Femmes & Open Source : pourquoi leur participation reste faible et comment la booster
L’open source est le socle du numérique moderne : il alimente le web, les applications et même l’intelligence artificielle. Mais si son nom évoque l’ouverture et la collaboration, il reste un espace où la diversité peine à s’imposer.
Les femmes ne représentent qu’environ 10% des contributeur·rices. Pourquoi une telle sous-représentation ? Et surtout, comment créer les conditions pour que l’open source devienne réellement inclusif ?
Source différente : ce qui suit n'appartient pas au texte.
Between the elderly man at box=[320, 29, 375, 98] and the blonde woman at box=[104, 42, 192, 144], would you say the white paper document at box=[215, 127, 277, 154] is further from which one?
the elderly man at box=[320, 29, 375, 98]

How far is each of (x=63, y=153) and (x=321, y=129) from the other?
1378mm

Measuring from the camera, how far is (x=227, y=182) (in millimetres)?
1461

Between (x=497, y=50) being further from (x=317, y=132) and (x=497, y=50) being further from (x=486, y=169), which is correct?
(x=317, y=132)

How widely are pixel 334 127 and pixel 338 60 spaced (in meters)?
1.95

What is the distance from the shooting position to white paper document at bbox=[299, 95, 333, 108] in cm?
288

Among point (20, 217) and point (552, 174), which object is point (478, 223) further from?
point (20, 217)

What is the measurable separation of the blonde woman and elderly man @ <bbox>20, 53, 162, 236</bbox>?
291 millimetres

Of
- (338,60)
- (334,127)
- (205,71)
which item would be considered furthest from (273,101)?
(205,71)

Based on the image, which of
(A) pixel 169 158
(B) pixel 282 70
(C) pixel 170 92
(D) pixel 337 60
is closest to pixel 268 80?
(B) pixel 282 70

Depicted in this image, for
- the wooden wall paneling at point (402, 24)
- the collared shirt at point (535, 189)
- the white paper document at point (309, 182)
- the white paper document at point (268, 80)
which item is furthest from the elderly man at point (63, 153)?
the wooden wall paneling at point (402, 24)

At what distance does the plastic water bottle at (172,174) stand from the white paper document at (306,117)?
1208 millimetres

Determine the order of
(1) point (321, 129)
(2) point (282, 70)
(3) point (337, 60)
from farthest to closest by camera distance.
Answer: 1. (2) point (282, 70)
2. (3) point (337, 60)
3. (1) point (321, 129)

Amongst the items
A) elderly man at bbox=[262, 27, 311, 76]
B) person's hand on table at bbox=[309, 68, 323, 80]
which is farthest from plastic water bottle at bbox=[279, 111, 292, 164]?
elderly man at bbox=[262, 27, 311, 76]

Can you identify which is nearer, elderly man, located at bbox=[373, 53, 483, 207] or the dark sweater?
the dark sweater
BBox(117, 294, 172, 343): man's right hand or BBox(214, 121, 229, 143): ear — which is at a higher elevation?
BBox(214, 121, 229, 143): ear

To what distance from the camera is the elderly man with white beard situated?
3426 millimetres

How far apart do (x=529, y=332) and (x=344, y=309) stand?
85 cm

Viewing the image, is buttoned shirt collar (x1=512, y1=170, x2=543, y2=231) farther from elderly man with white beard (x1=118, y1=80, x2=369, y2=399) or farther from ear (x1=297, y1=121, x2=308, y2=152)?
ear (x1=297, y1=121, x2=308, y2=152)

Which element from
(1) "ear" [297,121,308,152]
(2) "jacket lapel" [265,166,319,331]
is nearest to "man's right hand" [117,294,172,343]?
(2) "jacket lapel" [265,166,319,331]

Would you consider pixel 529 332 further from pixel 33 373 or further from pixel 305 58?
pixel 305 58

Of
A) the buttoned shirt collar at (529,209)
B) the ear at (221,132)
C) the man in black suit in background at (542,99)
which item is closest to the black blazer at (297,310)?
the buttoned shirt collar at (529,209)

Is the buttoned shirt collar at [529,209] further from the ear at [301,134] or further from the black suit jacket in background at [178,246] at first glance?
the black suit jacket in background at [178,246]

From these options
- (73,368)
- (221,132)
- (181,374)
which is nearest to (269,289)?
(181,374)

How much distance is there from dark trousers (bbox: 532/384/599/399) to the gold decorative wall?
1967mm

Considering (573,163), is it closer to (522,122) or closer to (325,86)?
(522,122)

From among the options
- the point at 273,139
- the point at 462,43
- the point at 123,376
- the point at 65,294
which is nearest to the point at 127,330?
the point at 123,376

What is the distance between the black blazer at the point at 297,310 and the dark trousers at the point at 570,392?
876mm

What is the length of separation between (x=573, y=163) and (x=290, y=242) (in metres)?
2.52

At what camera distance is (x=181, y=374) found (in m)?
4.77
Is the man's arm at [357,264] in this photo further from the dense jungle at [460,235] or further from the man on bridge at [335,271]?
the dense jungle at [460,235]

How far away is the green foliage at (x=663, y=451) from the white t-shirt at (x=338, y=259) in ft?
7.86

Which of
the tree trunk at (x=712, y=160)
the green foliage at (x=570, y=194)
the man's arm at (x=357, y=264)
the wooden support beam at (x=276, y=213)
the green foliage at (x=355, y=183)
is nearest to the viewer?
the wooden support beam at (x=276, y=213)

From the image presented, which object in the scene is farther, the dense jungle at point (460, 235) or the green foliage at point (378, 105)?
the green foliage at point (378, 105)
1. C'est quoi, l'Open Source ?
L’Open Source désigne des logiciels dont le code est ouvert et accessible : chacun·e peut l’étudier, l’utiliser, le modifier et le partager librement. C’est un modèle collaboratif essentiel à Internet tel qu’on le connaît aujourd’hui.
Concrètement, cela signifie que des milliers de personnes, souvent bénévoles, contribuent ensemble à améliorer des outils utilisés partout dans le monde. Parmi les exemples les plus connus : Linux, Firefox, Python, VLC, ou encore TensorFlow, largement employé en IA. L’Open Source n’est donc pas un sujet de niche : il structure une immense partie du numérique moderne.
La collaboration se fait principalement sur des plateformes comme GitHub, qui permet de proposer des améliorations, de corriger des bugs ou de documenter un projet. Pour beaucoup de développeur·ses, contribuer à l’open source est aussi une manière de se former, de se rendre visible professionnellement et de rejoindre une communauté.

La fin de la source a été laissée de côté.